Problems:
1. Reproduce the portion of the panel description on anthropology and geography that opens with the words containing "This panel brings" and closes with "of the Arctic.".
2. Extend the panel description on anthropology and geography, picking up right after its final sentence.

Quoted text:
↓↓↓

This has ushered in a new generation of exciting historical and theoretical research that questions the boundaries between anthropological and geographical thought, and focuses on examining boundary concepts such as space, environment, field, culture and ontology. In the current moment, there is also increasing collaboration between scholarly institutions, such as around the digital archiving of collections at the Royal Anthropological Institute and the Royal Geographical Society (with the Institute of British Geographers). This provides for a reconsideration of many of the defining origin stories of both disciplines.
This panel brings together anthropologists and geographers to discuss these shared histories and historiographies. The panel organizers welcome paper proposals on any of the above or related issues with respect to anthropological thought, geographical thought and their comparison.
Accepted papers:
Session 1 Thursday 17 September, 2020, -Paper short abstract:
This paper reviews shared concepts and methods in late nineteenth- and early twentieth- century geography and anthropology through the lens of the Arctic.
Paper long abstract:
Arctic anthropology and Arctic geography have had a contested, and at times uncomfortable, history. This has derived from competing institutional practices of canonicity and pedagogy. However, a number of fin de siècle Arctic anthropologists were initially trained as geographers, such as Franz Boas and Kaj Birkett-Smith, and derived many common field practices and methods. This paper examines the reasons for this situation and draws out some of the consequences for the enduring conceptualisation of the northern circumpolar region, particularly around concepts of 'culture'.

↑↑↑

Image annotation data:

↓↓↓

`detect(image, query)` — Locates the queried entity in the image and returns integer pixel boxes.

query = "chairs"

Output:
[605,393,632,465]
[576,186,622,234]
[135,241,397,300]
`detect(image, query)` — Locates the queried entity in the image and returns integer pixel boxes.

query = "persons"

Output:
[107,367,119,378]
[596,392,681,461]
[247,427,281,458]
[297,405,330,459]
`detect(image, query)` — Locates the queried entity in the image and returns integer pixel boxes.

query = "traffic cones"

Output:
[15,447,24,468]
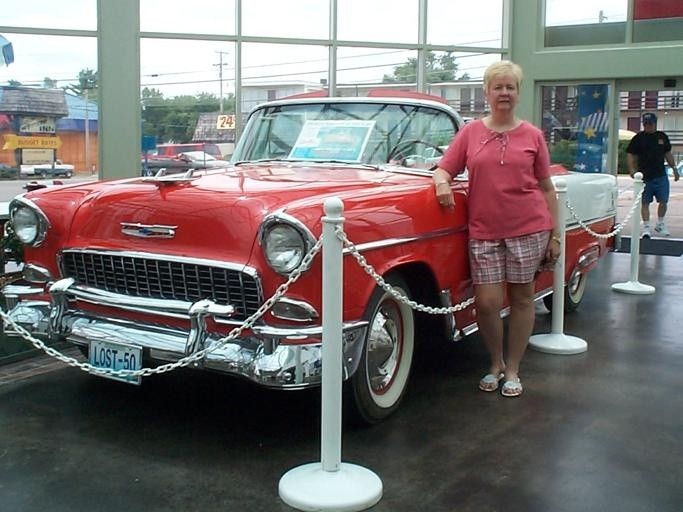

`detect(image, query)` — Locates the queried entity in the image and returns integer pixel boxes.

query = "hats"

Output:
[643,113,656,125]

↑↑↑

Answers to the exercise:
1.
This panel brings together anthropologists and geographers to discuss these shared histories and historiographies. The panel organizers welcome paper proposals on any of the above or related issues with respect to anthropological thought, geographical thought and their comparison.
Accepted papers:
Session 1 Thursday 17 September, 2020, -Paper short abstract:
This paper reviews shared concepts and methods in late nineteenth- and early twentieth- century geography and anthropology through the lens of the Arctic.

2.
Paper short abstract:
Relations between anthropology and geography are much closer in the USA than they have been in Commonwealth countries, with at least a dozen joint departments. Combined programs leverage shared concerns in methods and the integration of unusually broad disciplines.
Paper long abstract:
The history of relations between anthropology and geography are quite different and apparently much closer in the USA than they have been in Commonwealth countries. My department is far from the only joint department of geography and anthropology in the US; there are at least a dozen granting bachelors' and in many cases masters' degrees. Nor are these all marriages of convenience between small programs; at least one - Louisiana State - is a top research-oriented department.
Historically, this tradition of collaboration owes much to the affinity between cultural geographer Carl Sauer at Berkeley and the iconoclastic cultural anthropologist Franz Boas. While not a formal cultural relativist, Sauer was influenced by Boas to reject environmental determinism and insist that cultures be evaluated on their own terms. In turn, Sauer's notion of cultural landscapes and his work on agricultural diffusion have influenced generations of U.S. anthropologists.
On the administrative side, combining these programs in a single department makes sense for three reasons: the first is the shared tradition of fieldwork, which has shaped the cultures of both disciplines by attracting more intrepid intellects. The second is the fact that both traditions integrate aspects of the physical and social sciences into coherent programs and disciplinary world views. Finally, there is a longstanding methodological overlap between archaeology - which is always a branch of anthropology in the U.S. - and physical geography. New remote sensing techniques and GIS continue to bring these fields closer methodologically.
Paper short abstract:
This paper examines the latent legacy of cultural theory in geography. While anthropology made culture central to its work, geography approached the concept obliquely. The paper excavates geography's unique approach, illustrates its distinctiveness and points to future directions.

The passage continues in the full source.